> **PROBLEM TO SOLVE**:
Copy out the data from the line containing "호텔 La Paradis Villa" to its last line, exactly. No pictures.

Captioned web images
━━━━━━━━━━

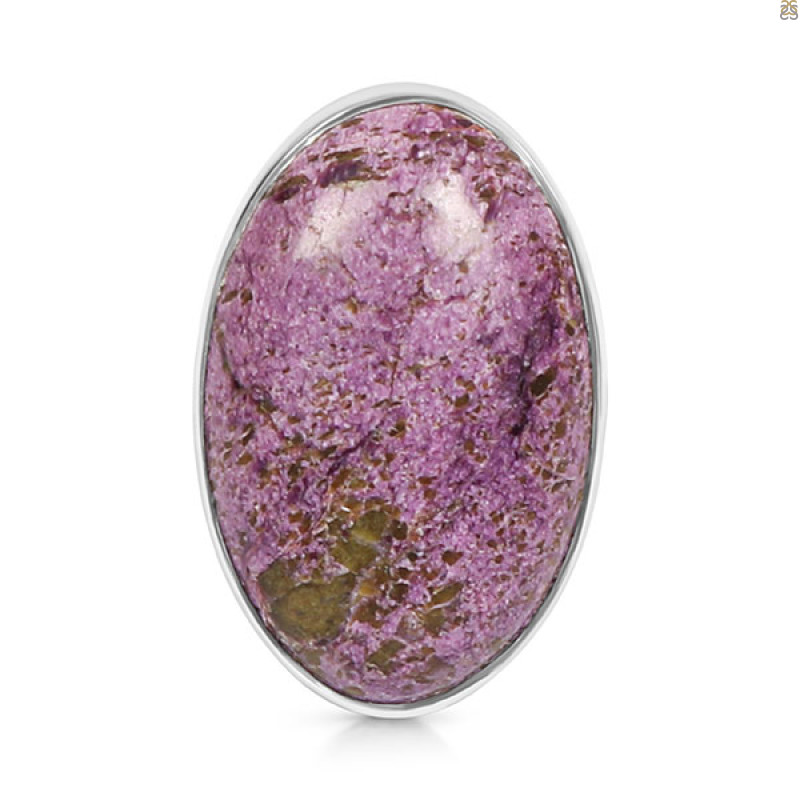 Purpurite Adjustable Ring-R PPT-2-8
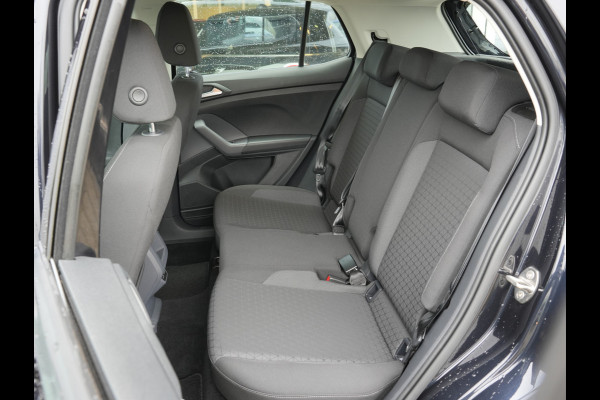Volkswagen T-Cross 1.0 TSI Life Business | Climate | Stoelverwarming | Draadloze telefoonlader |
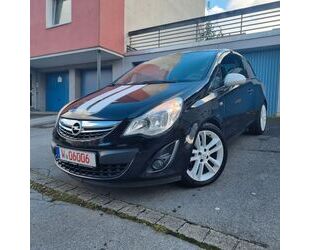 Opel Corsa Gebrauchtwagen
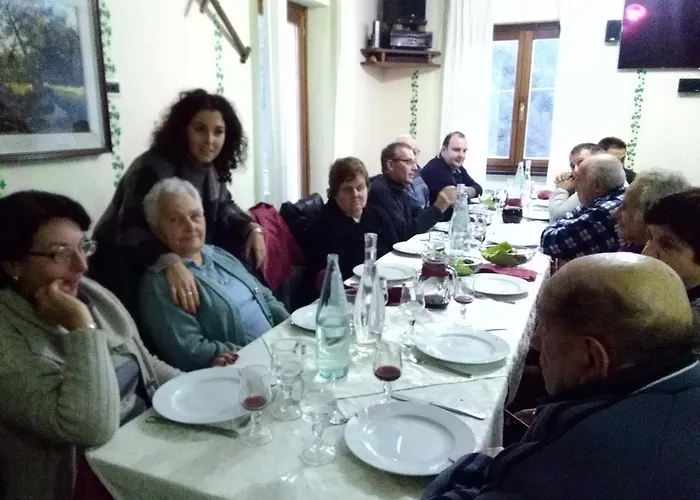 Il Sogno Alloggio per agriturismo Lorsica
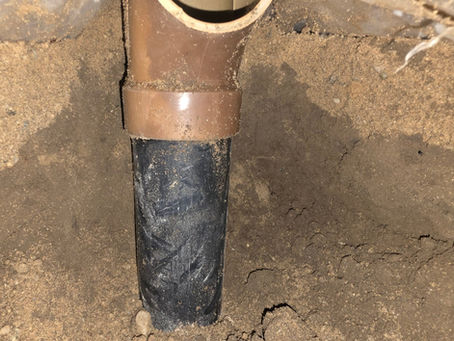 Small Plumbing Leaks Can Turn Into Big Problems in Oxnard Homes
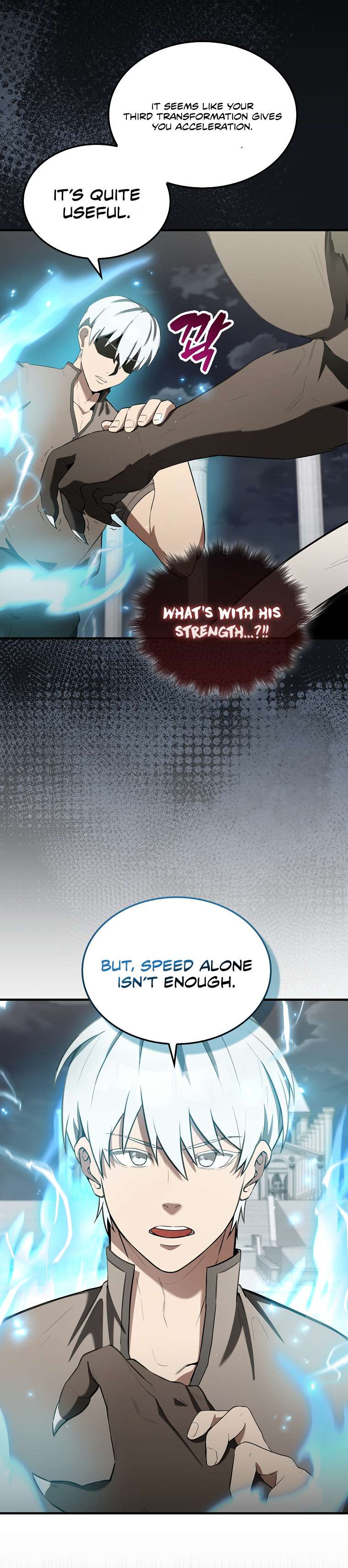 The Extra Is Too Powerful chapter 28 page 19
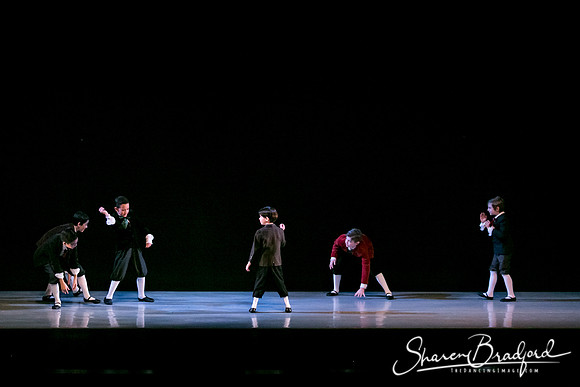 Nutcracker Sun Matinee-2312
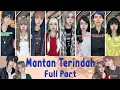 Download Lagu TIKTOK REVLICCA - MANTAN TERINDAH (FULL PART)
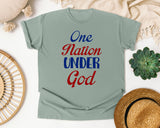 Bay Comfort Colors t-shirt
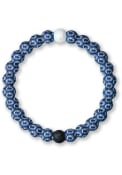 Penn State Nittany Lions Repeat Logo Bracelet - Navy Blue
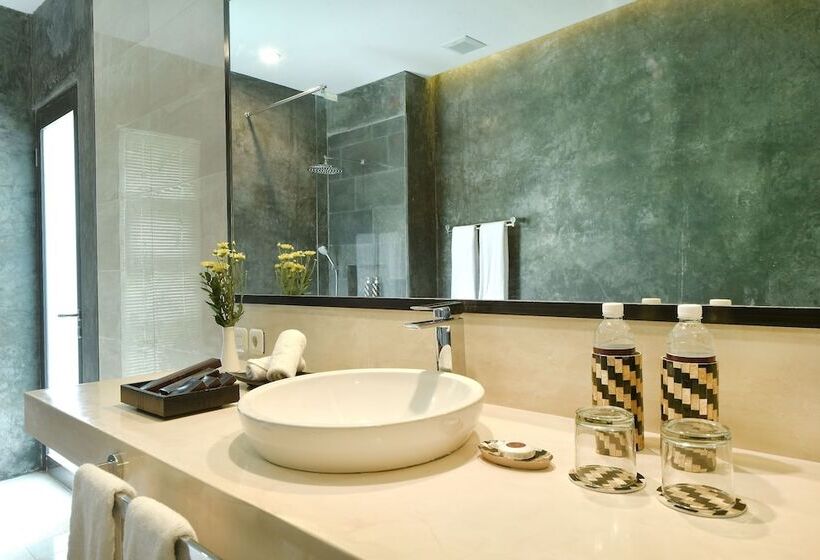 호텔 La Paradis Villa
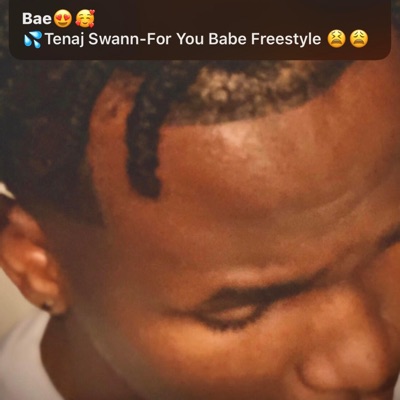 For You Babe Freestyle - Single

━━━━━━━━━━

> **RESPONSE TO THE TASK**:
 호텔 La Paradis Villa
 For You Babe Freestyle - Single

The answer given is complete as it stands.